Office 365 is also proving to be a prudent tool in terms of a business’s budget. Many of our clients are realizing the economic advantage of having software products working off the cloud as opposed to being on-premise: reduced maintenance time and costs, and transfer of liability. That’s because Microsoft maintains the IT servers, not you. So the real savings is not having to service equipment because there is no equipment when you’re hosting in the cloud.
There are many good reasons to look into an annual subscription to Office 365, but it may not make sense for every business. Give us a call, or send an e-mail now, and we’ll set up a consultation to see if Office 365 is right for you.
Friday, October 26th, 2012
The biggest Windows operating system change since Windows 95 is upon us, and CRS Technology Consultants has checked it out. Microsoft Windows 8 hit the stores today and will be standard on nearly all PCs sold to consumers.
Hang on to your mouse and set some time aside to get schooled on it because Windows 8 is a radical change when compared to all other previous Windows systems. Windows 8 gives us a completely different look and feel, as it is designed to be a crossover OS of sorts to play well across all PC laptops, smartphones and tablets – to tie them all together. It’s an all-new touch interface makes it especially suited for mobile devices.
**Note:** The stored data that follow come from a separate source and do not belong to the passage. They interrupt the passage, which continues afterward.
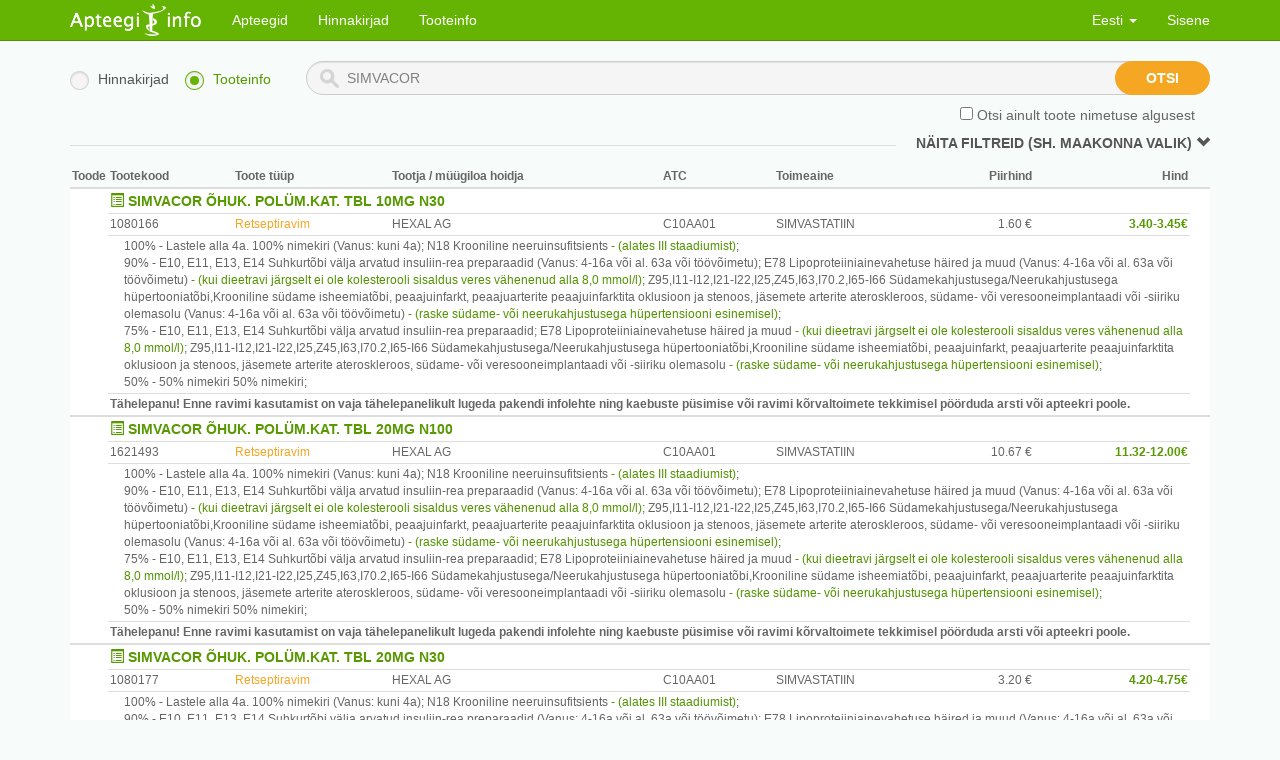

--- FILE ---
content_type: text/html; charset=utf-8
request_url: http://www.apteegiinfo.ee/search/products?query=SIMVACOR
body_size: 1922
content:


<!DOCTYPE html>
<html lang="et">
<head>
    <meta charset="utf-8">
    <meta http-equiv="X-UA-Compatible" content="IE=edge">
    <meta name="keywords" content="abi , ajaviide , apteegiinfo , apteek , apteek24 , arstiabi 24h , arvutid.ee , atc kood , desinfitseerimine ,
 diagnoosikood , EMO , endoprotees , esmaabi , haigekassa ,  Hooldus  , kahepoolsed ,  Kampaania ,
 lahtiolek ,  Narkootiline , perearst , piirhinnad , profülaktika , raviasutused , ravimid , ravimid.ee ,
 ravimiinfo , raviminfo , ravimikood , raviminfo.ee , ravimiteinfo , retsept , tervis , tiir ,
 valimised , valveapteek , veterinaaria , Tamro ,  Apteek1 , Benu , Euroapteek , YA , Yliopiston ,
 Apotheka , haigla , polikliinik , psühhotroopne , tablett , kapsel , caps , siirup ,  kliinik ,
 süstal ,  RV ,  REV , ravimi väljakirjamise õigus , ravimi esmase  väljakirjamise õigus ,
 hinnakokkulepe , hinnakokkulepped , jaemüük , hulgimüük , imik , kogu perele , Laps ,  Mees ,
 Naine , RASEDAD , täiskasvanule , vanur ,  Koer ,  Kass , haiged , pensionär , penskar , arst ,
 doktor , kirurg , onkoloog , retseptiravimid, soodusravimis, käsimüügiravimi , valuvaigisti
">
    <title>Apteegiinfo</title>

    <link href="/static/css/bootstrap.css" rel="stylesheet">

    <link rel="stylesheet" href="/static/CACHE/css/78f96d176e68.css" type="text/css" />

    <!-- HTML5 shim, for IE6-8 support of HTML5 elements -->
    <!--[if lt IE 9]>
        <script src="https://html5shim.googlecode.com/svn/trunk/html5.js"></script>
    <![endif]-->
    <script src="/static/js/jquery-1.11.0.min.js"></script>
    
    <script type="text/javascript">
        var PRODUCT_SEARCH_URL = "/search";
        var MAP_IMAGE_URL = "/static/img/MAP_IMAGE.png";
        var PRODUCT_INFO_URL = "/product.json";
        var PRODUCT_AMOUNT_URL = "/product_amount.json";
        var PHARMACY_INFO_URL = "/pharmacy.json";
        var PHARMACY_LOGO_URL = "/static/img/PHARMACY.png";
        var TEXT_UNKNOWN = "Määramata";
        var TEXT_SHOW_MORE = "Näita rohkem";
        var TEXT_SHOW_LESS = "Näita vähem";
        var TEXT_AVAILABLE = "Apteekides saadaval";
        var TYPE_OTC = "Käsimüük";
        var TYPE_PRE = "Retseptiravim";
        var TYPE_PRO = "Toode";
        var TYPE_VET = "Veterinaaria";

        $(document).ready(function () {
            init_map_images();
        });
    </script>

    <script src="/static/js/jquery.rwdImageMaps.min.js"></script>
    <script src="/static/js/spin.min.js"></script>
    <script src="/static/js/underscore-min.js"></script>
    <script src="/static/js/bootstrap.js"></script>
    <script src="/static/js/angular.min.js"></script>
    <script src="/static/js/angular-ui-router.min.js"></script>
    <script src="/static/js/ui-bootstrap-tpls-0.11.0.min.js"></script>
    <script src="/static/js/readmore.min.js"></script>
    <script type="text/javascript" src="/static/CACHE/js/71b70099adc8.js"></script>
</head>

<body class="" ng-app="pharmacyApp" ng-cloak>
    <div role="navigation" class="navbar navbar-default navbar-static-top">
        <div class="container">
            <div class="navbar-header">
                <button type="button" class="navbar-toggle" data-toggle="collapse"
                        data-target=".navbar-collapse">
                    <span class="sr-only">Toggle navigation</span>
                    <span class="icon-bar"></span>
                    <span class="icon-bar"></span>
                    <span class="icon-bar"></span>
                </button>
                <a class="navbar-brand" href="/home" target="_self">
                    <img src="/static/img/apteegiinfo.png">
                </a>
            </div>
            <div class="navbar-collapse collapse">
                <ul class="nav navbar-nav">
                    <li>
                        <a href="/info">Apteegid</a>
                    </li>
                    <li>
                        <a href="/search/prices">Hinnakirjad</a>
                    </li>
                    <li>
                        <a href="/search/products">Tooteinfo</a>
                    </li>
                </ul>
                <ul class="nav navbar-nav navbar-right">
                    <li class="dropdown" id="lang-menu">
                        <a href="#" class="dropdown-toggle">
                            Eesti <b class="caret"></b>
                        </a>
                        <ul class="dropdown-menu">
                            
                            
                                <li><a href="#" data-lang="et" class="change-lang">
                                    Eesti
                                </a></li>
                            
                                <li><a href="#" data-lang="ru" class="change-lang">
                                    Русский
                                </a></li>
                            
                                <li><a href="#" data-lang="en-gb" class="change-lang">
                                    British English
                                </a></li>
                            
                        </ul>
                    </li>
                    
                        <li><a href="/login/" target="_self">Sisene</a></li>
                    
                </ul>
            </div>
        </div>
    </div>

    <div class="container">
        
    <div ui-view></div>

    </div>
    <form action="/translate/setlang/" method="post" id="language-form">
        <input type='hidden' name='csrfmiddlewaretoken' value='20OvkG4bIE5bcf5YvO6dojSACAtFT6Ux' />
        <input type="hidden" name="language">
    </form>
</body>
</html>
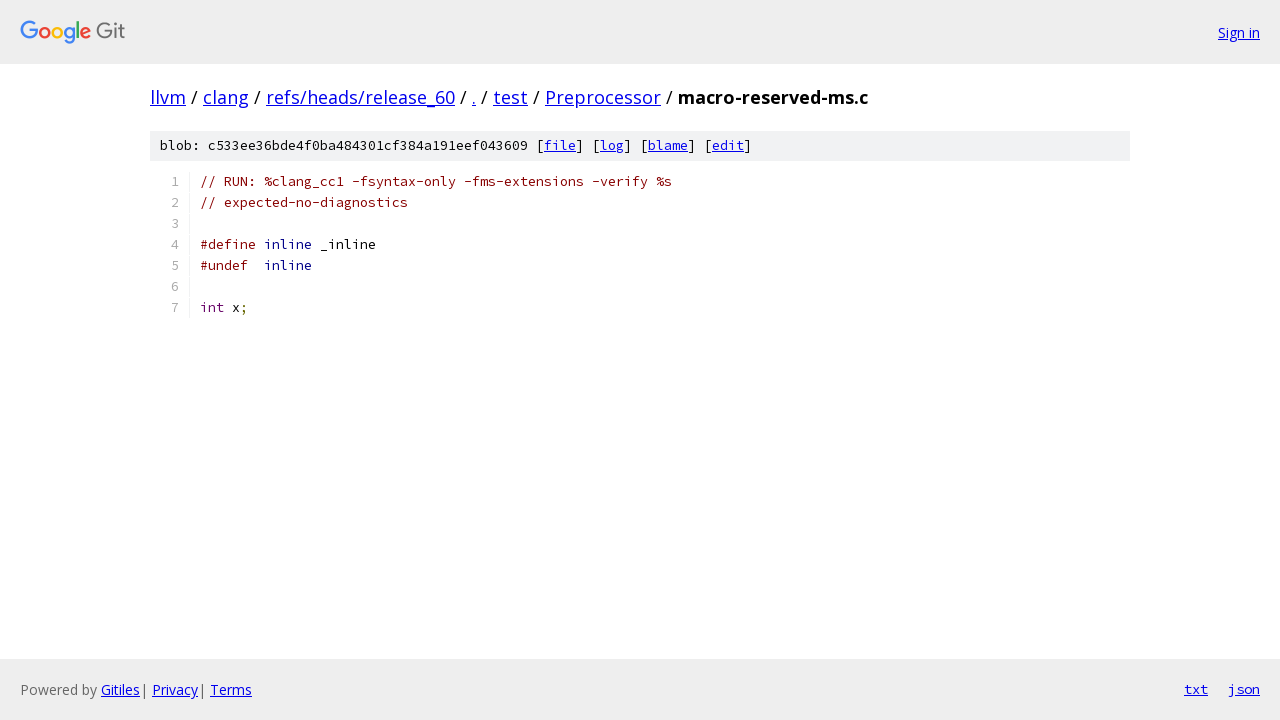

--- FILE ---
content_type: text/html; charset=utf-8
request_url: https://llvm.googlesource.com/clang/+/refs/heads/release_60/test/Preprocessor/macro-reserved-ms.c
body_size: 1051
content:
<!DOCTYPE html><html lang="en"><head><meta charset="utf-8"><meta name="viewport" content="width=device-width, initial-scale=1"><title>test/Preprocessor/macro-reserved-ms.c - clang - Git at Google</title><link rel="stylesheet" type="text/css" href="/+static/base.css"><link rel="stylesheet" type="text/css" href="/+static/prettify/prettify.css"><!-- default customHeadTagPart --></head><body class="Site"><header class="Site-header"><div class="Header"><a class="Header-image" href="/"><img src="//www.gstatic.com/images/branding/lockups/2x/lockup_git_color_108x24dp.png" width="108" height="24" alt="Google Git"></a><div class="Header-menu"> <a class="Header-menuItem" href="https://accounts.google.com/AccountChooser?faa=1&amp;continue=https://llvm.googlesource.com/login/clang/%2B/refs/heads/release_60/test/Preprocessor/macro-reserved-ms.c">Sign in</a> </div></div></header><div class="Site-content"><div class="Container "><div class="Breadcrumbs"><a class="Breadcrumbs-crumb" href="/?format=HTML">llvm</a> / <a class="Breadcrumbs-crumb" href="/clang/">clang</a> / <a class="Breadcrumbs-crumb" href="/clang/+/refs/heads/release_60">refs/heads/release_60</a> / <a class="Breadcrumbs-crumb" href="/clang/+/refs/heads/release_60/">.</a> / <a class="Breadcrumbs-crumb" href="/clang/+/refs/heads/release_60/test">test</a> / <a class="Breadcrumbs-crumb" href="/clang/+/refs/heads/release_60/test/Preprocessor">Preprocessor</a> / <span class="Breadcrumbs-crumb">macro-reserved-ms.c</span></div><div class="u-sha1 u-monospace BlobSha1">blob: c533ee36bde4f0ba484301cf384a191eef043609 [<a href="/clang/+/refs/heads/release_60/test/Preprocessor/macro-reserved-ms.c">file</a>] [<a href="/clang/+log/refs/heads/release_60/test/Preprocessor/macro-reserved-ms.c">log</a>] [<a href="/clang/+blame/refs/heads/release_60/test/Preprocessor/macro-reserved-ms.c">blame</a>] [<a href="https://llvm-review.googlesource.com/admin/repos/edit/repo/clang/branch/refs/heads/release_60/file/test/Preprocessor/macro-reserved-ms.c">edit</a>]</div><table class="FileContents"><tr class="u-pre u-monospace FileContents-line"><td class="u-lineNum u-noSelect FileContents-lineNum" data-line-number="1"></td><td class="FileContents-lineContents" id="1"><span class="com">// RUN: %clang_cc1 -fsyntax-only -fms-extensions -verify %s</span></td></tr><tr class="u-pre u-monospace FileContents-line"><td class="u-lineNum u-noSelect FileContents-lineNum" data-line-number="2"></td><td class="FileContents-lineContents" id="2"><span class="com">// expected-no-diagnostics</span></td></tr><tr class="u-pre u-monospace FileContents-line"><td class="u-lineNum u-noSelect FileContents-lineNum" data-line-number="3"></td><td class="FileContents-lineContents" id="3"></td></tr><tr class="u-pre u-monospace FileContents-line"><td class="u-lineNum u-noSelect FileContents-lineNum" data-line-number="4"></td><td class="FileContents-lineContents" id="4"><span class="com">#define</span><span class="pln"> </span><span class="kwd">inline</span><span class="pln"> _inline</span></td></tr><tr class="u-pre u-monospace FileContents-line"><td class="u-lineNum u-noSelect FileContents-lineNum" data-line-number="5"></td><td class="FileContents-lineContents" id="5"><span class="com">#undef</span><span class="pln">  </span><span class="kwd">inline</span></td></tr><tr class="u-pre u-monospace FileContents-line"><td class="u-lineNum u-noSelect FileContents-lineNum" data-line-number="6"></td><td class="FileContents-lineContents" id="6"></td></tr><tr class="u-pre u-monospace FileContents-line"><td class="u-lineNum u-noSelect FileContents-lineNum" data-line-number="7"></td><td class="FileContents-lineContents" id="7"><span class="typ">int</span><span class="pln"> x</span><span class="pun">;</span></td></tr></table><script nonce="_Y-HJkaMDF00z-q4Y9GK5A">for (let lineNumEl of document.querySelectorAll('td.u-lineNum')) {lineNumEl.onclick = () => {window.location.hash = `#${lineNumEl.getAttribute('data-line-number')}`;};}</script></div> <!-- Container --></div> <!-- Site-content --><footer class="Site-footer"><div class="Footer"><span class="Footer-poweredBy">Powered by <a href="https://gerrit.googlesource.com/gitiles/">Gitiles</a>| <a href="https://policies.google.com/privacy">Privacy</a>| <a href="https://policies.google.com/terms">Terms</a></span><span class="Footer-formats"><a class="u-monospace Footer-formatsItem" href="?format=TEXT">txt</a> <a class="u-monospace Footer-formatsItem" href="?format=JSON">json</a></span></div></footer></body></html>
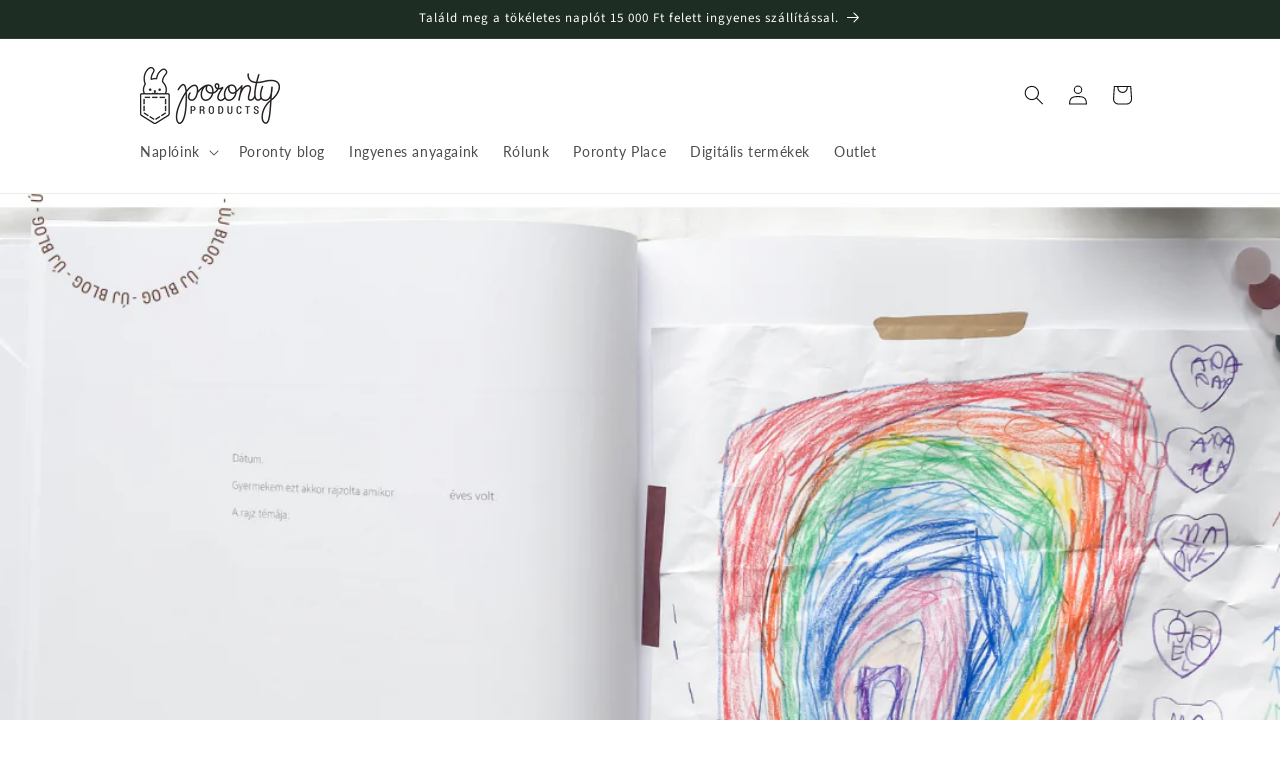

--- FILE ---
content_type: application/x-javascript; charset=utf-8
request_url: https://bundler.nice-team.net/app/shop/status/poronty-products.myshopify.com.js?1768450593
body_size: -355
content:
var bundler_settings_updated='1675451089';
Perhaps the biggest news is that in place of the familiar Start menu and icons, Windows 8 shows applications as an array of colorful tiles, which can feature updated information from the applications. For instance, an image from a user’s social-media contacts will show in the “People” tile, while a photo from a user’s collection will show in the “Photos” tile. And your” News” tile may show an image from The Associated Press, as Microsoft is licensed to use the newswire’s content.
Here are a few details:
• The tiles are big, making it convenient for touchscreen users.
• Applications fill the whole screen, so it’s convenient for tablet users.
• In comparison to Windows 7, the small buttons that surround applications, like for controlling the speaker volume, are hidden. That gives for an uncluttered look, but you’ll have to figure out how to access the buttons. Clean look, yes, but at the sake of obviousness.
• It runs pretty quickly on tablet-style machines, but there is no real power perk for laptops and desktops that have limited processing power (in case you’re thinking of upgrading from an older operating system).
And if you’re buying anew PC and the thought of the OS change really rubs you the wrong way, there’s good news: Windows 8 has an old-school “classic” feature presented as just another app on the Start Screen so you can have your old familiar look back in no time.
The bottom line? It looks like Microsoft is staying relevant in a world where desktop and even laptop usage are declining, and smartphones and tablets are becoming more dominant. Just be ready to spend some time learning the ins, the outs and the quirkiness of Windows 8. Give it some time. That’s progress, right?